A few things make this year’s campaign different from the Paseur-Shaw race in 2008, the first being that we have three Supreme Court seats up, not one. This will require us to choose our weapon carefully. When you’re being charged by a thick-skinned rhino, you don’t want a shotgun whose pellets will bounce off his hide. You want a carefully aimed rifle that will penetrate. If we spend our limited resources on limited GRP buys attacking each Republican nominee individually, we will be swamped by the overwhelming financial resources of the Business Council and its allies. Our negative should accordingly focus on the concept of “Republican judges,” in line with some of my earlier preaching on the issue of Selling the Party Brand. It’s going to be hard for our two (very well qualified, but still) rookie candidates, Rhonda Chambers and Tom Edwards, to gain traction against well-funded GOP opponents otherwise. And thank goodness, we have Judge Paseur running for Civil Appeals, and she will benefit from those efforts, too.

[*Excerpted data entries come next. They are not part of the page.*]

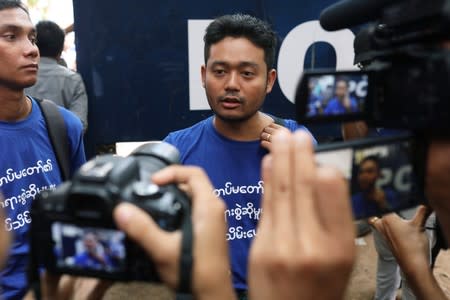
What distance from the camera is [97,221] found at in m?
0.91

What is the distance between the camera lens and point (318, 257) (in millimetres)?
746

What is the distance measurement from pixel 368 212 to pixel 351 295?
296 cm

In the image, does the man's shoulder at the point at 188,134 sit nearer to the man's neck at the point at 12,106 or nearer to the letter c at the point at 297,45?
the man's neck at the point at 12,106

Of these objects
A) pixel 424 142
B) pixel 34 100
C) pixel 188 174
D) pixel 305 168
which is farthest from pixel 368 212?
pixel 34 100

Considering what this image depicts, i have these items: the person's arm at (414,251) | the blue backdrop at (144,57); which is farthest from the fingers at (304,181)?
the blue backdrop at (144,57)

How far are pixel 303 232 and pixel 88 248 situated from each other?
0.45m

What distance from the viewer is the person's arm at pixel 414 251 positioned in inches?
52.1

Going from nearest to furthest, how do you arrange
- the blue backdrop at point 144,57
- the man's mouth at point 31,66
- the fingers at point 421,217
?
the fingers at point 421,217
the man's mouth at point 31,66
the blue backdrop at point 144,57

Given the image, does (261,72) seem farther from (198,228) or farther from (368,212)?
(198,228)

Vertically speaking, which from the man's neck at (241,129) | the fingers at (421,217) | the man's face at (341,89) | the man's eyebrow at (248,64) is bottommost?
the fingers at (421,217)

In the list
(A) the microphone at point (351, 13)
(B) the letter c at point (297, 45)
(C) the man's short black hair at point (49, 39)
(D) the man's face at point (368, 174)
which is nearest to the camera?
(D) the man's face at point (368, 174)

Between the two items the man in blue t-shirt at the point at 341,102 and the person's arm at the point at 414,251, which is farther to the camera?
the person's arm at the point at 414,251

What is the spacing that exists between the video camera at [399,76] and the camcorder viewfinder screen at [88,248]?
1.51ft

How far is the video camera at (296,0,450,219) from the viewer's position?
2.83ft
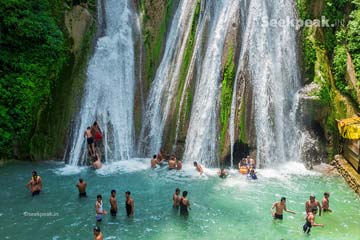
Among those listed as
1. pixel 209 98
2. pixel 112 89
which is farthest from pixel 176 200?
pixel 112 89

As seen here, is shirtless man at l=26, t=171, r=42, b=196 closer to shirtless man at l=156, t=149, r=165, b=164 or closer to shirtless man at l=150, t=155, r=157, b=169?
shirtless man at l=150, t=155, r=157, b=169

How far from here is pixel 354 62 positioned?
64.4 feet

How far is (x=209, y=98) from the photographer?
62.8 ft

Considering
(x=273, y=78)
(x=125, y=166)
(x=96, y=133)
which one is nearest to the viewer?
(x=125, y=166)

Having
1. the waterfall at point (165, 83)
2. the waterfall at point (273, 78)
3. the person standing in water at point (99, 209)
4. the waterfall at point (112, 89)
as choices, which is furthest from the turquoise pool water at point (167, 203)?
the waterfall at point (165, 83)

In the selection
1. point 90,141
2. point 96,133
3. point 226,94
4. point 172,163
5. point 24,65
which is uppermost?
point 24,65

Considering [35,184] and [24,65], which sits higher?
[24,65]

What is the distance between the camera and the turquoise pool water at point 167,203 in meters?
12.7

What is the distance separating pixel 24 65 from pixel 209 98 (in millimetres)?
8503

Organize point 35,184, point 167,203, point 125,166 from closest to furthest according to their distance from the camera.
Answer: point 167,203 < point 35,184 < point 125,166

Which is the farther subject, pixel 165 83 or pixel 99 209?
pixel 165 83

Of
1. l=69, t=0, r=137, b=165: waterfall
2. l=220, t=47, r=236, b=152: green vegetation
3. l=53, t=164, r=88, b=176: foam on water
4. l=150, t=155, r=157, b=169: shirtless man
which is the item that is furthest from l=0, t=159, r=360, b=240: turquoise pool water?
l=220, t=47, r=236, b=152: green vegetation

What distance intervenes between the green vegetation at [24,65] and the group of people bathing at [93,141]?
2.79m

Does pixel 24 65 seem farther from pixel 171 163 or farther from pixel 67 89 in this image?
Answer: pixel 171 163
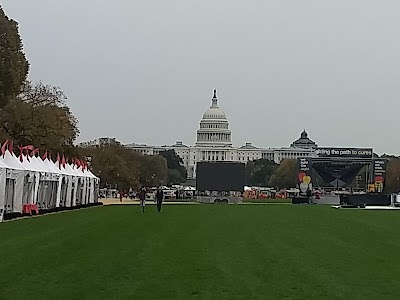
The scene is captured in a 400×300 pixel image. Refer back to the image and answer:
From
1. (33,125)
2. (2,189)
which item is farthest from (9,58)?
(33,125)

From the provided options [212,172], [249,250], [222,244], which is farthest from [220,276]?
[212,172]

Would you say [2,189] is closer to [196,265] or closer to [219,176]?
[196,265]

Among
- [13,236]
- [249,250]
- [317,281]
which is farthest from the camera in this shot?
[13,236]

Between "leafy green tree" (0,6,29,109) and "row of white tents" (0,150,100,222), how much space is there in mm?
3459

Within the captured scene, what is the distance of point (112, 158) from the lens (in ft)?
324

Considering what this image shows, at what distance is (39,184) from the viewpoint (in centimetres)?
4441

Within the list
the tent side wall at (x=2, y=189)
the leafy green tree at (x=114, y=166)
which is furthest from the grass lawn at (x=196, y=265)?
the leafy green tree at (x=114, y=166)

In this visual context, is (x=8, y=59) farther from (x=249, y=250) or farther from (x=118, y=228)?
(x=249, y=250)

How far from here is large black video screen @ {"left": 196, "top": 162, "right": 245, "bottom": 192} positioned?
8900 centimetres

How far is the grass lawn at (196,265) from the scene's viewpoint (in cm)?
1284

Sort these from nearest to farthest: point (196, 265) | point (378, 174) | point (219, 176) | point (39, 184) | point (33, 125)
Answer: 1. point (196, 265)
2. point (39, 184)
3. point (33, 125)
4. point (378, 174)
5. point (219, 176)

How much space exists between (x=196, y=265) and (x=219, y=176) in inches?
2867

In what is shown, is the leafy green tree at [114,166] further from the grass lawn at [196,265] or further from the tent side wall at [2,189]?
the grass lawn at [196,265]

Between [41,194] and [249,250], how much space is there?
27.1 m
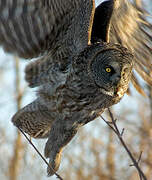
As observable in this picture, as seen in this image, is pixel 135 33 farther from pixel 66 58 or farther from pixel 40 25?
pixel 40 25

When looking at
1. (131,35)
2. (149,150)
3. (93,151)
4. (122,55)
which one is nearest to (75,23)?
(122,55)

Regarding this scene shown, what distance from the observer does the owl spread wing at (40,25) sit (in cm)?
550

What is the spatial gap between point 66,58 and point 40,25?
51cm

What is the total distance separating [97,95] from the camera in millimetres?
5496

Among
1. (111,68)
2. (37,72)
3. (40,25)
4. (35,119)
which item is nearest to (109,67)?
(111,68)

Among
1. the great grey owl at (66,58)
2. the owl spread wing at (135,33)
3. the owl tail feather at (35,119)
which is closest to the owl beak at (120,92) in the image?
the great grey owl at (66,58)

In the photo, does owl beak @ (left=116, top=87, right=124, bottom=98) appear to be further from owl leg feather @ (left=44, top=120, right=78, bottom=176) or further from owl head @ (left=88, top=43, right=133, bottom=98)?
owl leg feather @ (left=44, top=120, right=78, bottom=176)

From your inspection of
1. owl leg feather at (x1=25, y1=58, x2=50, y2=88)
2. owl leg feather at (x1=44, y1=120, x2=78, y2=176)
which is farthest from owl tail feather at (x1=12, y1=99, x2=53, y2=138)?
owl leg feather at (x1=44, y1=120, x2=78, y2=176)

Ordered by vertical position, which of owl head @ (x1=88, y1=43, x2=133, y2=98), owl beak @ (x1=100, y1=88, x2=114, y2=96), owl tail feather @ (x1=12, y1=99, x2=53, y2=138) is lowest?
owl tail feather @ (x1=12, y1=99, x2=53, y2=138)

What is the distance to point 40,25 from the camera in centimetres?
574

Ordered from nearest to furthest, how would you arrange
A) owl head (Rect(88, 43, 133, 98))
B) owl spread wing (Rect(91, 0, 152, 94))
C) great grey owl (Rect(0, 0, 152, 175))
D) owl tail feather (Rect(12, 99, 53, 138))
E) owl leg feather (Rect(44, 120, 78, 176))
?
owl head (Rect(88, 43, 133, 98)) < great grey owl (Rect(0, 0, 152, 175)) < owl leg feather (Rect(44, 120, 78, 176)) < owl tail feather (Rect(12, 99, 53, 138)) < owl spread wing (Rect(91, 0, 152, 94))

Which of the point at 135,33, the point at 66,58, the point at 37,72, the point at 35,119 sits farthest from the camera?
the point at 135,33

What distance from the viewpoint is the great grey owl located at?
215 inches

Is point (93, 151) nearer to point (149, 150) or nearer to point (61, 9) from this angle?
point (149, 150)
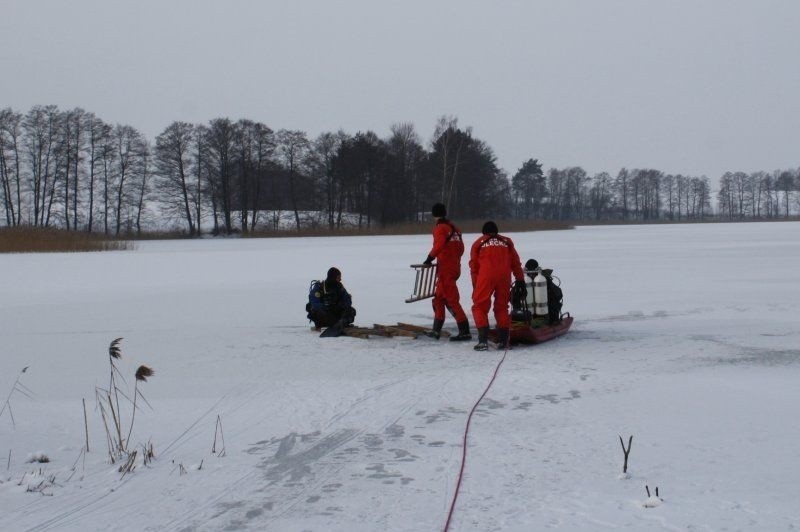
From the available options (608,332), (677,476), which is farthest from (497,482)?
(608,332)

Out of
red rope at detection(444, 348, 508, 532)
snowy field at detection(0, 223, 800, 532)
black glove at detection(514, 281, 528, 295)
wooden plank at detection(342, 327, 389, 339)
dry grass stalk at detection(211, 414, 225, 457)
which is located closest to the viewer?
red rope at detection(444, 348, 508, 532)

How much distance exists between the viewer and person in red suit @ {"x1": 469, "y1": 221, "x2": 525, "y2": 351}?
25.2 feet

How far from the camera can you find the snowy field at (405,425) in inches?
141

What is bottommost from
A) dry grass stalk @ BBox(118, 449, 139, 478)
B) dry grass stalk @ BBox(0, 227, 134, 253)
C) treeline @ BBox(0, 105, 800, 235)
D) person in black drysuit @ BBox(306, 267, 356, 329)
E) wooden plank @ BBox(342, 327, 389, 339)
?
dry grass stalk @ BBox(118, 449, 139, 478)

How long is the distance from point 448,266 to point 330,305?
1.80 meters

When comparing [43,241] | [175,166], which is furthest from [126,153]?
[43,241]

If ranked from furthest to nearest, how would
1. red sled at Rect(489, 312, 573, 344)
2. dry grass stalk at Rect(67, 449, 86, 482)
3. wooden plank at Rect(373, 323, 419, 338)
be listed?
1. wooden plank at Rect(373, 323, 419, 338)
2. red sled at Rect(489, 312, 573, 344)
3. dry grass stalk at Rect(67, 449, 86, 482)

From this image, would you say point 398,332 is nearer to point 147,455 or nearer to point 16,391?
point 16,391

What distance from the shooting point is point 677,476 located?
3920 mm

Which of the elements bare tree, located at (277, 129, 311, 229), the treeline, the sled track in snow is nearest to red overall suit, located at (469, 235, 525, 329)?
the sled track in snow

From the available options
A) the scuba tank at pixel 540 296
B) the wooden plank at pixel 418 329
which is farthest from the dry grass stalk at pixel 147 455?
the scuba tank at pixel 540 296

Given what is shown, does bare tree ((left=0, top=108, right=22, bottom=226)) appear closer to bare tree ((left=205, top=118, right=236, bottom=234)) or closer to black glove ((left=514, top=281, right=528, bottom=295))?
bare tree ((left=205, top=118, right=236, bottom=234))

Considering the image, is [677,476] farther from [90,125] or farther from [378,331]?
[90,125]

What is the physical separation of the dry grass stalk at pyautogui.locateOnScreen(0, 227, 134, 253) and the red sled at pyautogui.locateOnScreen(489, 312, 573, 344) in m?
23.8
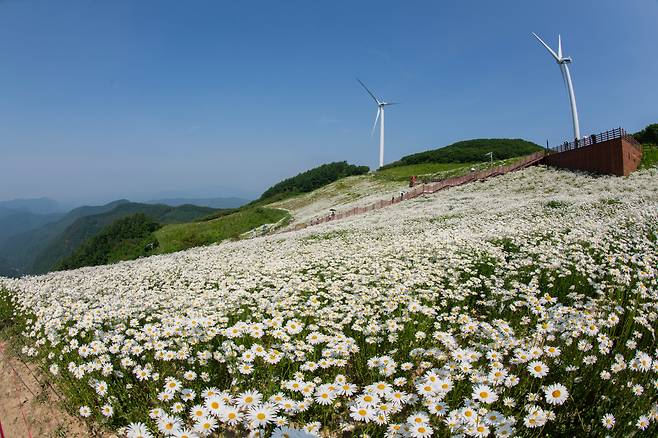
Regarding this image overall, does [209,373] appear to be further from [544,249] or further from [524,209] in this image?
[524,209]

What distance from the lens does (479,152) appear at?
124m

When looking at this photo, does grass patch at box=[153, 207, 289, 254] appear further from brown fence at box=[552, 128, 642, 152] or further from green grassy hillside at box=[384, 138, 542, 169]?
green grassy hillside at box=[384, 138, 542, 169]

In passing, I do want to note that Judge Parsons has done a good job of getting free media in commenting on Justice Parker as “lazy.” Many lawyers, even those with Republican clients, have grown tired of the interminable delays in getting decisions in cases that are assigned to Parker to write the Court’s opinion.
At the end of the day, it comes down to this. I know that some people don’t like to run negative. But negative works, and no matter how moderate, or how Christian, or how ethical a Democratic candidate is, the GOP will continue to call him or her a “liberal,” “gay-loving,” “anti-gun,” “pro-high-tax” candidate, along with our entire Party. If we do not tell the truth about them, their lies will win. Nor should we be dissuaded from the fight by the size of their money bag. When the 180-pound cornerback wants a tackle more than the 230-pound running back wants another yard, my money is on the cornerback every time.